I’ve also made the discovery that whereas I will leaf through old journals I’ve never once clicked through my old digital journal. I have too many moments where I just want to pick up an old journal and leaf through.

This leads me on to the whole leafing through experience. I read somewhere (!) that what the eye/brain can scan from paper in 30 minutes takes 2 hours to scan through on a digital screen. Personally, I find that a paper notebook or printed matter makes scanning easier. I also find that my brain has a knack for remembering where things were written on the page. Ie, “that was somewhere on the left hand side near the top in blue ink”.

I’m finding that slowly I seem to be buying more paper products!


(Joe Buhlig) #19

Wait. Why is this a problem? :wink:

I recorded an episode of Whims with Drew a few days ago about my development of a hybrid system. Managing tasks (minimal projects) in OmniFocus and doing my thinking on paper. Oddly enough, I spend roughly the same amount of time with notebooks and yet I have a third of the amount of reasons to use paper.

I will say that I’ve been more clear-headed than normal lately as a result. But that’s not something I’ve ever experienced from an app or software of any kind. In theory, the one-app-for-everything concept should provide that level of clarity. But I’m yet to find someone who feels they’ve developed it through software.


(Mihai) #20

This is my biggest struggle too.

One app to rule them all: I tried emacs. I spent months configuring the workflow to my taste. However a big part of my day is spent commuting - and I like to have access to everything/anywhere. I know about beorg on iOS (I even donated to the dev) - but compared to some other native apps, it feels lacking. Another thing which I did not like, I had to keep tinkering. I tried to abstain from tinkering as much as I could, but there were times when I HAD to do it - because of a bug I didn’t notice on my config file initially. So I had to dive into lisp again and again to fix various things. My wish-list for configuring emacs was getting bigger than the projects I was working on.

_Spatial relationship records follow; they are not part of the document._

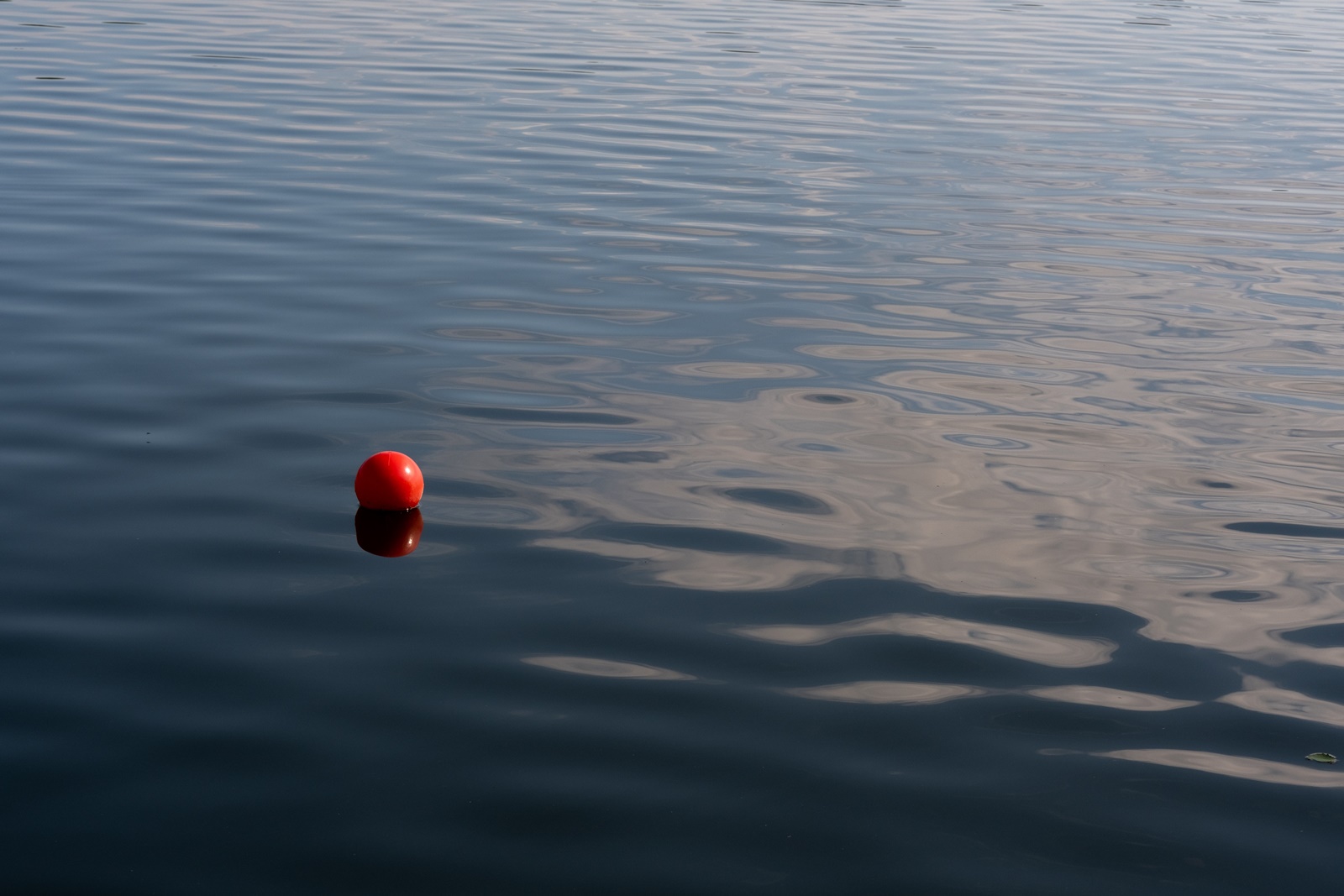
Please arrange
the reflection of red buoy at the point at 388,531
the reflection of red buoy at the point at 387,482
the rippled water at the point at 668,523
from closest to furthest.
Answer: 1. the rippled water at the point at 668,523
2. the reflection of red buoy at the point at 388,531
3. the reflection of red buoy at the point at 387,482

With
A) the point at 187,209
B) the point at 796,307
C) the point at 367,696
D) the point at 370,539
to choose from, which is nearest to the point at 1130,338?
the point at 796,307

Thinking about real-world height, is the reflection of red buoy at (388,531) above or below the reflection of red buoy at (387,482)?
below

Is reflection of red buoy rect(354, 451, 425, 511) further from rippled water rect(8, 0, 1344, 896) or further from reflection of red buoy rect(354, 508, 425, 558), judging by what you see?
rippled water rect(8, 0, 1344, 896)

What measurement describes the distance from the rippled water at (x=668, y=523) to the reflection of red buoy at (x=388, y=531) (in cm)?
9

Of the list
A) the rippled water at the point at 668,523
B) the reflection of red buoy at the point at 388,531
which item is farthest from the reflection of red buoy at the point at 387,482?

So I decided to go back to separate apps. I settled on Things 3 and iCloud Notes. It’s not perfect though. But at least, I know the limitations and it stays out of my way when I need to get work done. However there are small things, small automatons in my flows I would like to implement - and I start day dreaming about emacs again.

TLDR: If there was a full iOS emacs client - I would probably switch to it.


(Avrum Nadigel) #21

@JWellsCFO - currently reading Motta’s book based on your suggestion. So far, it aligns with my workflow, in particular journals.

Did you do all the suggested exercises? Curious to hear what did/didn’t work for you?